Marina e o teleférico


Ao contrário de Giovanna, que tem peito até pra voar de ultraleve pilotado por rei momo em quarta-feira de cinzas chuvosa, Marina herdou alguns de meus medos, meu jeito, uma boa dose de meu perfil físico e psicológico.

Minha primeira filha, portanto, é cismada que um tanto de coisa pode dar errado, ainda sem saber que na verdade pode mesmo. E isso não é pessimismo, é apenas um jeito de ver o mundo como alguém que só enxerga subidas fortes em Pitangui, cidade cheia também de declives acentuados.

Não pensem, porém, que Marina é quase triste como eu, que lhe transmiti os temores. Tem um medo mal-ensinado pelo professor que a gerou. Aprendeu com outros seres a alegria, a graça do nome, a vaidade discreta, a perspicácia e uma coragenzinha de vez em quando. Teve boas influências também.

Andar de teleférico, no entender do pai de Marina, é um dos grandes desafios da vida. Está cientificamente provado que aquilo quase não cai, entretanto pode parar, o que seria um problema mais duradouro. Eu, por exemplo, não descarto a possibilidade remotíssima de a parafernália que move as cadeirinhas suspensas emperrar justamente comigo, que só entro numa, em média, uma vez por década. Já pensaram naquele troço parado nas alturas e uma voz de megafone avisando: “Calma! Nada de pânico. O helicóptero de resgate chega em algumas horas”. E a minha pressão?

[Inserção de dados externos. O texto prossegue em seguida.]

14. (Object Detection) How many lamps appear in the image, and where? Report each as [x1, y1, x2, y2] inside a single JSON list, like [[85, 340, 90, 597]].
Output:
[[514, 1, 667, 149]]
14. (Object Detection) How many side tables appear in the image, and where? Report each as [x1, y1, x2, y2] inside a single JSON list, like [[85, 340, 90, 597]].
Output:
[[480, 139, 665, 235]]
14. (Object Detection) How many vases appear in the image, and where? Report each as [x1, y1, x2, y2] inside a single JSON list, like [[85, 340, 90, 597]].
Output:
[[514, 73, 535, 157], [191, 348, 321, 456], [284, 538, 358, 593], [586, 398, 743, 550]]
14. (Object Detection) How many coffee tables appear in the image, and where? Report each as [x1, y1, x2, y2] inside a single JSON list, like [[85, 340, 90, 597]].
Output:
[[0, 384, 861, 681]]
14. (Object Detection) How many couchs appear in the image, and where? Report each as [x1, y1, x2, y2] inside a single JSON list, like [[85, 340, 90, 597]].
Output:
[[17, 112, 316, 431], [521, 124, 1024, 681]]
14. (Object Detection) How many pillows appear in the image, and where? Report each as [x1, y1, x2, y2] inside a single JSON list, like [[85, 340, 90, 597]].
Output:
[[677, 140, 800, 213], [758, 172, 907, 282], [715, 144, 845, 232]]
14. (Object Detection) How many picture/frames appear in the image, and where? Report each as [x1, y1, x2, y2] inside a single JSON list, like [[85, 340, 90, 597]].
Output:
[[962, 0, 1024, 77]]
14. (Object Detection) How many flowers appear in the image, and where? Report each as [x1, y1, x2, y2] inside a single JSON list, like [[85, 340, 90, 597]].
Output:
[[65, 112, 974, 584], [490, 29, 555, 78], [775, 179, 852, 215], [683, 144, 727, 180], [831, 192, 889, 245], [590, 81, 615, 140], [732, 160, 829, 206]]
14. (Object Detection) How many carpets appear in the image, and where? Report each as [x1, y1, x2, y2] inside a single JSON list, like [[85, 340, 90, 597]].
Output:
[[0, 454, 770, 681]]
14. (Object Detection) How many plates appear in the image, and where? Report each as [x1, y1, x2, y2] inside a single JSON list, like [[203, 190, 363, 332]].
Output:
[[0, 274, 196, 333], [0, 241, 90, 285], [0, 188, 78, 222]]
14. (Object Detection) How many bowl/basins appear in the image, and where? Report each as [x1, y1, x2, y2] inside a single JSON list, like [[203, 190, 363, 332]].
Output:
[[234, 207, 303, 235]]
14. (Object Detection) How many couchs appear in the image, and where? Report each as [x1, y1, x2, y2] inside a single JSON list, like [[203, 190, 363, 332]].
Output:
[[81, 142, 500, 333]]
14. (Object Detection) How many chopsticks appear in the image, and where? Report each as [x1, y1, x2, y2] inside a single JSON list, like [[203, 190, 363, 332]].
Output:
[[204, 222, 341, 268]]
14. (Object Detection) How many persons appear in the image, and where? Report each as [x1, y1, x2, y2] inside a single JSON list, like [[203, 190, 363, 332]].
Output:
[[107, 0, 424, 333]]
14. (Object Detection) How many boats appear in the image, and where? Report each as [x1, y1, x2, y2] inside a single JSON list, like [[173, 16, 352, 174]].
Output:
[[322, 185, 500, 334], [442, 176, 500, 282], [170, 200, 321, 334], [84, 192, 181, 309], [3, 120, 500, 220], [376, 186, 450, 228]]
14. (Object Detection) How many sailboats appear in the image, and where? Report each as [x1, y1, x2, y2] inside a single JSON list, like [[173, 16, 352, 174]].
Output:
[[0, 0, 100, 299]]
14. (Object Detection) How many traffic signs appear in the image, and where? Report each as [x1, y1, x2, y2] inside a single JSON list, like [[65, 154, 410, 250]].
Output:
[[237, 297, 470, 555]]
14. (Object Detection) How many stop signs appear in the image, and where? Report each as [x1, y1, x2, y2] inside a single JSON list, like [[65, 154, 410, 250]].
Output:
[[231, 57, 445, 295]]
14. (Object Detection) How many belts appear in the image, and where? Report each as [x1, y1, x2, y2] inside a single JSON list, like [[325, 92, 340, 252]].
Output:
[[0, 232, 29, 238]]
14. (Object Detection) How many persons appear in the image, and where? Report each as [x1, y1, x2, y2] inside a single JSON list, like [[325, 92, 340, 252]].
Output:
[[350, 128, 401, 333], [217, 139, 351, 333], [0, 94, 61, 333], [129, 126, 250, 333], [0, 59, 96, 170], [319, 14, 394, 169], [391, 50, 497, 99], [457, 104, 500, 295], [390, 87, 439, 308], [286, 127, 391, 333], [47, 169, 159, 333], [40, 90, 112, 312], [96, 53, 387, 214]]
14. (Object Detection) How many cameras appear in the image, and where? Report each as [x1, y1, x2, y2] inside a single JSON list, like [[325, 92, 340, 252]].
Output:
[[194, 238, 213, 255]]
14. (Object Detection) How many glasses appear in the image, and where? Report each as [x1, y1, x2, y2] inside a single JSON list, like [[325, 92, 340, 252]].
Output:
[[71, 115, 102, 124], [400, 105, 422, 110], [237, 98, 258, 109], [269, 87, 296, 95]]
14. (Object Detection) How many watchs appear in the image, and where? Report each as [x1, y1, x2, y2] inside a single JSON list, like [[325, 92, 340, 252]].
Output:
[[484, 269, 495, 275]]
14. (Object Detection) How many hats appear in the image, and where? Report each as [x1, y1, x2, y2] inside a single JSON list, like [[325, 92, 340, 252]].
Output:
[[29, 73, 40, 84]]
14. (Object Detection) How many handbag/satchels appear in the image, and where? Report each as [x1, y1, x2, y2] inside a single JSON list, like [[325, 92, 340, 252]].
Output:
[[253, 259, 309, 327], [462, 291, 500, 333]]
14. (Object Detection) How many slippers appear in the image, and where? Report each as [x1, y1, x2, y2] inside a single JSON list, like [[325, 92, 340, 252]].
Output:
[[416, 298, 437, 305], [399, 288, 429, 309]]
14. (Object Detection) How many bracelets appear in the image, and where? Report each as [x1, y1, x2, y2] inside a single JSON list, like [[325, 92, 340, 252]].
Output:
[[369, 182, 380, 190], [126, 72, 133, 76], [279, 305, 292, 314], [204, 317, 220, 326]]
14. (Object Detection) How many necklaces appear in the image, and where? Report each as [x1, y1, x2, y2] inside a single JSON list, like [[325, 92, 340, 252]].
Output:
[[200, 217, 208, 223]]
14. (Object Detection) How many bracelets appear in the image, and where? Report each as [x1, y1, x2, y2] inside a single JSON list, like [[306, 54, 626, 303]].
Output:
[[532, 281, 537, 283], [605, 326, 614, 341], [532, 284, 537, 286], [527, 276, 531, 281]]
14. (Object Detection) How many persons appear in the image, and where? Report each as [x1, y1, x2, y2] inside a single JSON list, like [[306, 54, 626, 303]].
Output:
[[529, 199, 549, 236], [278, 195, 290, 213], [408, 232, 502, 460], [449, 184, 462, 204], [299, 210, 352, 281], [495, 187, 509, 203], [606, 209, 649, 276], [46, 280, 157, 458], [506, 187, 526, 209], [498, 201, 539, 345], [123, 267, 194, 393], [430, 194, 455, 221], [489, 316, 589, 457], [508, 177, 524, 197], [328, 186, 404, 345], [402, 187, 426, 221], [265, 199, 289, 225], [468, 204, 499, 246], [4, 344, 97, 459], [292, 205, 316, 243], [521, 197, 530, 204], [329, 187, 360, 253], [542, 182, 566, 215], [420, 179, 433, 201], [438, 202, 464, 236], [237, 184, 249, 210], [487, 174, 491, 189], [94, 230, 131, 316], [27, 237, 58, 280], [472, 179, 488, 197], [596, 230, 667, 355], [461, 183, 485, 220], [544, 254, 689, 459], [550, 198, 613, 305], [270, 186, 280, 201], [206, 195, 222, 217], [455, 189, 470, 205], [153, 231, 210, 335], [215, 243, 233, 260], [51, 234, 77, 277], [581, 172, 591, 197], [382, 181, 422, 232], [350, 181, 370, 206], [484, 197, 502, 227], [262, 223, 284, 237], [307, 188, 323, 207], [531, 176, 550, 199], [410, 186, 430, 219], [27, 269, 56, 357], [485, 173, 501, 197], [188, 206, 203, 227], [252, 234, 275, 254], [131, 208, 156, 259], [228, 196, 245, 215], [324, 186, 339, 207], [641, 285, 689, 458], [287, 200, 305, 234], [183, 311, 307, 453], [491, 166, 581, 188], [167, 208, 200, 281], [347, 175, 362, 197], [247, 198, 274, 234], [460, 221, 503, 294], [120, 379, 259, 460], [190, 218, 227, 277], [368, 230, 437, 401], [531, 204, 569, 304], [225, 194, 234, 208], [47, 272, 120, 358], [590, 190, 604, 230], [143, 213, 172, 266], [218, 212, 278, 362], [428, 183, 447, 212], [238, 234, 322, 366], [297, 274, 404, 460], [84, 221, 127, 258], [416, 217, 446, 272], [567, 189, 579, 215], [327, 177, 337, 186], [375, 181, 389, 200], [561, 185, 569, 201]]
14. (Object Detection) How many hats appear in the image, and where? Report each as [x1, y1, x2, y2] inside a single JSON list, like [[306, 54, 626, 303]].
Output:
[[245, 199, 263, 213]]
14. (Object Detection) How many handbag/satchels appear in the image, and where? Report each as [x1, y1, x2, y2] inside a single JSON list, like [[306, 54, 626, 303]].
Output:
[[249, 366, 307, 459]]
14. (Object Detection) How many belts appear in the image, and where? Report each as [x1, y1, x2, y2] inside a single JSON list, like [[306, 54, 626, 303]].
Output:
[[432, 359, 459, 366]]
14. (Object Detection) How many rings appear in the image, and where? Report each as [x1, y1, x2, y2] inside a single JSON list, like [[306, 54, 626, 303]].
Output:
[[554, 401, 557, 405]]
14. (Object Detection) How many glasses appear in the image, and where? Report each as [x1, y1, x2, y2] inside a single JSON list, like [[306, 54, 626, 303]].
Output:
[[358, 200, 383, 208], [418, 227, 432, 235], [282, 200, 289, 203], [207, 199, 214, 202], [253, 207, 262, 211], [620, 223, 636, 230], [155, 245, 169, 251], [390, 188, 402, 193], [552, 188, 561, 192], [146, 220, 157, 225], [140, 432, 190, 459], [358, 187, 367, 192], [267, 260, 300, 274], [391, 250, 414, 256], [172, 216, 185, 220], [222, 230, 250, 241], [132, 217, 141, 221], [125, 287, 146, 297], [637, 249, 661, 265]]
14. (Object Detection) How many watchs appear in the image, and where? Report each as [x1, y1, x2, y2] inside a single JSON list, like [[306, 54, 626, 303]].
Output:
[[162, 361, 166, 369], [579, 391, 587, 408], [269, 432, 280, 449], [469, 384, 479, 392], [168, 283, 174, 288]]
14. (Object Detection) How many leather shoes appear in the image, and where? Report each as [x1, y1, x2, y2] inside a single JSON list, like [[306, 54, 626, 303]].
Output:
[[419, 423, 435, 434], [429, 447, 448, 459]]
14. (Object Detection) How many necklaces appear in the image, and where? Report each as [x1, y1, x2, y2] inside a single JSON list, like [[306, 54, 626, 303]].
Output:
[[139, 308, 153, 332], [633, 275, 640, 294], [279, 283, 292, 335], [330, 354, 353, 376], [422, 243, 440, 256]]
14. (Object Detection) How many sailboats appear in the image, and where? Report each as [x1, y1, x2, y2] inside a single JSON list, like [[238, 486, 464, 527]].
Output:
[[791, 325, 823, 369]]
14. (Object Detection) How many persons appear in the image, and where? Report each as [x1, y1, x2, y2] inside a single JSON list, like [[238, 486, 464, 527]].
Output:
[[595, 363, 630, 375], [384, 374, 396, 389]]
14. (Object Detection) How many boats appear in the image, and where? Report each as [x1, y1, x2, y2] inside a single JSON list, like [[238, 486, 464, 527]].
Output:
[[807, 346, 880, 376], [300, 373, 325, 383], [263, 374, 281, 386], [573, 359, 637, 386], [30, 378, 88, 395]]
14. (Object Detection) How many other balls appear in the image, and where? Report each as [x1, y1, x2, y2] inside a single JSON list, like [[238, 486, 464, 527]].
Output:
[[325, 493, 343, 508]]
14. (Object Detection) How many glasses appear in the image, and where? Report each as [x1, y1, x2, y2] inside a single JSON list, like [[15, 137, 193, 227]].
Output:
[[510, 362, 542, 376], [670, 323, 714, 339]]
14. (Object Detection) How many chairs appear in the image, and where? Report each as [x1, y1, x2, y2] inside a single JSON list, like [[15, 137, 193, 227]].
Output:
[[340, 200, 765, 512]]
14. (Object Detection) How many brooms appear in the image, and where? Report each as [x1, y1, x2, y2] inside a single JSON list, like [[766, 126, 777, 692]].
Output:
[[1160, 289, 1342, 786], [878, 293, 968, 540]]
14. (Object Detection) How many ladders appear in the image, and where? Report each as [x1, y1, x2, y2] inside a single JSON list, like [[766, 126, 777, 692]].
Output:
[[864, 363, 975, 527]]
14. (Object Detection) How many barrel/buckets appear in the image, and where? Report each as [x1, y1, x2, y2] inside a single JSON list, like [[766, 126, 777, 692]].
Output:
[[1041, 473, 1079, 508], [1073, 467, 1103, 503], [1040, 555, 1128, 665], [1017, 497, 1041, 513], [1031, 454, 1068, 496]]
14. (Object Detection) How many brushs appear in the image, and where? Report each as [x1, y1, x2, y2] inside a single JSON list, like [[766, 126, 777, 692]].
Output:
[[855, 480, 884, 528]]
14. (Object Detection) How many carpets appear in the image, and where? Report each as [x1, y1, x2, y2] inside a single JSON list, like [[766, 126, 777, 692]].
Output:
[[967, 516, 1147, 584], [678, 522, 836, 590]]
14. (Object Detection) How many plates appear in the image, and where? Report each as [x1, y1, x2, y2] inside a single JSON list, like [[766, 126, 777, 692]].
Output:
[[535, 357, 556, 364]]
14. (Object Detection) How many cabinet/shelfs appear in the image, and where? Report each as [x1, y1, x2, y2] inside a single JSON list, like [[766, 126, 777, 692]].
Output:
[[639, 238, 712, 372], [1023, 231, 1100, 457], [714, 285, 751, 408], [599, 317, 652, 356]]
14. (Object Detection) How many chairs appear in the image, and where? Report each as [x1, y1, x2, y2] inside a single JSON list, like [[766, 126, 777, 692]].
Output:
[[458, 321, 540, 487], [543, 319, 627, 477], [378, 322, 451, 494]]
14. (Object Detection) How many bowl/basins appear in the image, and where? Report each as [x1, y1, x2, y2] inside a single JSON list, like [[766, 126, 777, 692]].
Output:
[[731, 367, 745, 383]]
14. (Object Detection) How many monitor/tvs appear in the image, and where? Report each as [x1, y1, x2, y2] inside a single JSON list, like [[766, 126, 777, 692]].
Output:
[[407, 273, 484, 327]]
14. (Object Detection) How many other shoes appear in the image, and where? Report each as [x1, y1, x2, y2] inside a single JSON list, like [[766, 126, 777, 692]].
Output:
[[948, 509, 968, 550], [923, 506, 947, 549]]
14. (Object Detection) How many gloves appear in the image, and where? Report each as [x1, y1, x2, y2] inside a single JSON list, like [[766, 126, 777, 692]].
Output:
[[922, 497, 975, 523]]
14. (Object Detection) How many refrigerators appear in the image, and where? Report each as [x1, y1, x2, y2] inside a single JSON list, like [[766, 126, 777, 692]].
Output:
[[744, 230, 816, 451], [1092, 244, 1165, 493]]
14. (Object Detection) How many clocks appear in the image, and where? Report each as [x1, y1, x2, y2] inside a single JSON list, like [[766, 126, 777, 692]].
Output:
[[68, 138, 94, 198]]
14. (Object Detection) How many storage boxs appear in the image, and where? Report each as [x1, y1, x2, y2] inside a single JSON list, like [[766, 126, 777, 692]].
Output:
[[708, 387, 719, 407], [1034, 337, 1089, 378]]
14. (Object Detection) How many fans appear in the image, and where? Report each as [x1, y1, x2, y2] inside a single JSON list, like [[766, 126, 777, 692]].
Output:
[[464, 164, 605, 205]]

Pois é. Para surpresa deste escritor que quer ter sempre os pés no chão, depois de muitos estímulos, inclusive financeiros, Marina entrou num negócio daqueles. Eu, ao melhor estilo “faça o que eu digo mas não faça o que eu faço”, a convencera, após várias ladainhas, de que não havia perigo algum, que bobagem é essa? Lá foi ela às alturas, gostando de viver perigosamente, e eu embaixo, feliz, quase realizado pelo fato de o meu departamento de marketing ter sido mais eficiente que o setor de produção.

Registro, em respeito ao princípio constitucional do contraditório, que, algumas semanas depois da vitória supostamente minha, Idalina reivindicou a autoria da façanha. Na versão uxória, a mãe é que teria convencido a filha de que os perigos da existência são outros. Para os pósteros fica esta versão impressa, intermediária, da autoria duvidosa ou da autoria dividida.

O fato é que Marina voltou inteira, o teleférico não ficou imóvel e suponho que nada será como antes. Porque, na verdade, talvez o meu medo maior seja de altura, o que os especialistas chamam de acrofobia, e ela não tenha pegado desse vírus. No avião, ela olha através da janela, o que muitas vezes abomino, eu que também tenho uma contraditória fascinação aliada a um certo receio de aeronaves. Estas, no entanto, têm a vantagem de ter janelinhas, que podem ser fechadas. Além disso, aviões jamais param no ar, ao contrário de beija-flor, do teleférico estragado de meus pesadelos e de Dadá Maravilha, o divertido ex-jogador de futebol que se atribui essa impossibilidade física.

Concluindo, há muitas vantagens de Marina em relação a mim. Entre essas, talvez ela tenha uma janelinha no coração que só a deixe enxergar o medo que lhe seja conveniente.

(2006)

Um comentário:

  1. Vim direto para esta crônica. Agora, voltei para deixar um comentário. Achei muito bonita - é difícil de ler um texto onde um pai escreve sobre sua filha. Parabéns!